Elderly are 'too afraid' to speak out about abuse
OLDER people are afraid to speak out about abuse by care staff because they fear losing their nursing home place, a charity working with the elderly has claimed.
The comments were made by ALONE, which has backed a request by the Health Information and Quality Authority (HIQA) for increased investigative powers.
It follows revelations in the Irish Independent earlier this week that HIQA, which is responsible for the registration and inspection of nursing homes, was unable to investigate 355 complaints it received about 213 nursing homes last year due to a deficiency in legislation.
These included complaints about deaths and alleged verbal, physical, sexual and financial abuse.
ALONE chief executive Sean Moynihan said there had been a number of serious cases since the Leas Cross scandal in 2005, with nursing homes being closed down as a result.
He said the Government should give HIQA additional powers to investigate complaints as the current system, where complainants are urged to raise their concerns with the nursing home itself, was not working.
"As individual complaints are investigated internally, older people and families may feel they can't speak out, for fear of losing their place in the home," said Mr Moynihan.
"Currently over 2,000 people are waiting for nursing home care in the country. This makes nursing homes very powerful. People need to have an impartial external body to submit complaints to. This is an industry that needs to be properly regulated to ensure it is providing quality care.
"The current system means that if someone makes a complaint, HIQA don't have entitlement to investigate it further and the individual is sent back to the nursing home they are complaining about. It leaves vulnerable older people in a very powerless situation."
HIQA received a number of contacts from relatives of nursing home residents who claimed their loved ones were discharged after complaints were made on their behalf. In a small number of cases it was alleged relatives were told they could look elsewhere if they were unhappy with the service being provided.
The matter was raised in the Dail this week by Fine Gael TD Fergus O'Dowd, who warned Health Minister Leo Varadkar there would be a repeat of Leas Cross if HIQA was not given the additional powers it has requested.
Mr Varadkar said nursing homes were required to notify HIQA of any allegation of abuse or adverse incidents and had to have accessible and effective complaints procedures.

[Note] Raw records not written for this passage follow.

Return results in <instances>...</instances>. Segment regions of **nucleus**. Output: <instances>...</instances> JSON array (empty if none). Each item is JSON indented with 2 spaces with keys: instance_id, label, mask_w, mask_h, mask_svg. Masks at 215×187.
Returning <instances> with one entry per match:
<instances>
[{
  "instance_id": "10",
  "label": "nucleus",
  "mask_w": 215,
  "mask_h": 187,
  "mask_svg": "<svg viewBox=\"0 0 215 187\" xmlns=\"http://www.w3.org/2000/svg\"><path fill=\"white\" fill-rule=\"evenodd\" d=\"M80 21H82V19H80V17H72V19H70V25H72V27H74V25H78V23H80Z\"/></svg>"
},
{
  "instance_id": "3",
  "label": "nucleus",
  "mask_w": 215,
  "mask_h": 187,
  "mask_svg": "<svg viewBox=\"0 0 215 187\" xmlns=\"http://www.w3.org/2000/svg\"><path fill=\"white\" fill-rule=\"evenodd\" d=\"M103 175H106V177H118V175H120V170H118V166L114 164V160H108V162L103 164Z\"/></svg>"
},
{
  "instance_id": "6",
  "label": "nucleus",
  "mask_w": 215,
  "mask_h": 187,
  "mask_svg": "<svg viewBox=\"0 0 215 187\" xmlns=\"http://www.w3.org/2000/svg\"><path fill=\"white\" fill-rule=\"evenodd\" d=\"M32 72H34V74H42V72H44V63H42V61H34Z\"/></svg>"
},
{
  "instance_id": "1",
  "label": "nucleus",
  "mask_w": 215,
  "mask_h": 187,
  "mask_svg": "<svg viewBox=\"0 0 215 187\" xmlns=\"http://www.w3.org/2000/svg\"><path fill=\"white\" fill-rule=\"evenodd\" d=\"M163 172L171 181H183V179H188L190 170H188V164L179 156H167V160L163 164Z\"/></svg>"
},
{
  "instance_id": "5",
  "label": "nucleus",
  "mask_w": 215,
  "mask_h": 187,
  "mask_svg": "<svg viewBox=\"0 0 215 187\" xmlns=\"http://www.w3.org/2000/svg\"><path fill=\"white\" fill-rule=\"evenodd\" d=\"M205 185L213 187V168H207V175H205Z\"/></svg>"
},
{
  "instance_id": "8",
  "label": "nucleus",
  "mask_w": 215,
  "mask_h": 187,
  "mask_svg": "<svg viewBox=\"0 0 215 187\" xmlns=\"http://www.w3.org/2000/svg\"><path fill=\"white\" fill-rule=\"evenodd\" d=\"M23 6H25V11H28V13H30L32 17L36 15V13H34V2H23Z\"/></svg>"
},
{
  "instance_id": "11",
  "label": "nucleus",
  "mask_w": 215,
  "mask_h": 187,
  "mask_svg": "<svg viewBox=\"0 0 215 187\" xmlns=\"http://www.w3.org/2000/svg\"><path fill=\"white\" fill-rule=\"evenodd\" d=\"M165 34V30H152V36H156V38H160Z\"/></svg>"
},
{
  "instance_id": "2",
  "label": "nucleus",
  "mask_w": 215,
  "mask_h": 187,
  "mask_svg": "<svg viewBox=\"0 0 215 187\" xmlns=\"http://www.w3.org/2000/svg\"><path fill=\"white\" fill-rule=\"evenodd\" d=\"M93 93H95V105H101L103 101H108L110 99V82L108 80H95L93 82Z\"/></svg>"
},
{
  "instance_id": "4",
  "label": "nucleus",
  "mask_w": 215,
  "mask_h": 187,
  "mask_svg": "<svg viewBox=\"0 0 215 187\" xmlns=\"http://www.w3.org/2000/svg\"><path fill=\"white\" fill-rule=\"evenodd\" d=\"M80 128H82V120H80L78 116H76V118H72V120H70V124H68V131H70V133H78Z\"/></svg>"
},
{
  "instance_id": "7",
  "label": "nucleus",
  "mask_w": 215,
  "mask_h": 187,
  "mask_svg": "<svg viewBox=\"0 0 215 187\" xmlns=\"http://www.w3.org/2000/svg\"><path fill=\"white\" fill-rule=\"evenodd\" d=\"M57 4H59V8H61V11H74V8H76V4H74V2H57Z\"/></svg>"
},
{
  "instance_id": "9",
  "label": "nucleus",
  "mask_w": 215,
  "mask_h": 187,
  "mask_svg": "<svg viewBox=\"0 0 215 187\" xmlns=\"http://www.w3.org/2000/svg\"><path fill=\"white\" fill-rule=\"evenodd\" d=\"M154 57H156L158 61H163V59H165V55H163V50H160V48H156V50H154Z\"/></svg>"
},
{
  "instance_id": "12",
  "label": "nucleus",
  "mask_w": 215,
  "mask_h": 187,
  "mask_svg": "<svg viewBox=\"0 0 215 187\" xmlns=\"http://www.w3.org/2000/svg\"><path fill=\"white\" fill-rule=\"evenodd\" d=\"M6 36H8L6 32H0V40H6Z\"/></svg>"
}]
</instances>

Nursing Homes Ireland (NHI), which represents more than 400 private and voluntary elder care facilities, said it rejected claims there was not a robust process in place to respond to complaints.
In a statement, it said nursing homes were arguably the most heavily regulated part of the Irish health sector.
The representative body said regulations and national quality standards stipulated clear requirements for all nursing homes, whether they are public, private or voluntary, in respect of the management of complaints.
"Staff in the nursing home sector care deeply about the residents they care for and, as per the regulations and national standards, are subject to rigorous regulation and inspection that is undertaken independently by HIQA," the NHI statement said.